▸ TO BE DONE: Each entry below must be repeated word for word.

"""

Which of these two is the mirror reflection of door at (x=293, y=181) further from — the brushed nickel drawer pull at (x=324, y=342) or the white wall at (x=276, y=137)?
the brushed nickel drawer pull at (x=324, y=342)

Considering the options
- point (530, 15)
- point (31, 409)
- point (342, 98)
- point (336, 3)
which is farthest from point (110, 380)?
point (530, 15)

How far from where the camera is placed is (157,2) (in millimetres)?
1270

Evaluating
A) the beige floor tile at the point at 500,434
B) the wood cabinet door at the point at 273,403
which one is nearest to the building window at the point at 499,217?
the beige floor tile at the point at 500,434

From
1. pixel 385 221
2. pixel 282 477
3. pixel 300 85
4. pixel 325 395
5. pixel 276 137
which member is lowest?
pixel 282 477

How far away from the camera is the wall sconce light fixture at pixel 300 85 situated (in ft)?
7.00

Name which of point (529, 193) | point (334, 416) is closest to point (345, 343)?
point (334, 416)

"""

▸ WRITTEN ANSWER:
Which of these two is the mirror reflection of door at (x=293, y=181) further from — the brushed nickel drawer pull at (x=324, y=342) or the white wall at (x=276, y=137)?
the brushed nickel drawer pull at (x=324, y=342)

Considering the options
- point (530, 15)
- point (31, 409)
- point (342, 98)
- point (336, 3)
which is farthest from point (110, 380)?
point (530, 15)

How far from where the camera is placed is (157,2) (in millimetres)?
1270

Evaluating
A) the beige floor tile at the point at 500,434
B) the wood cabinet door at the point at 273,403
which one is nearest to the building window at the point at 499,217?
the beige floor tile at the point at 500,434

From
1. pixel 385 221
2. pixel 282 477
3. pixel 300 85
4. pixel 325 395
5. pixel 276 137
which member is lowest?
pixel 282 477

How far away from the camera is the wall sconce light fixture at pixel 300 85 situated (in ft)?
7.00

Name which of point (529, 193) | point (334, 416) is closest to point (345, 343)?
point (334, 416)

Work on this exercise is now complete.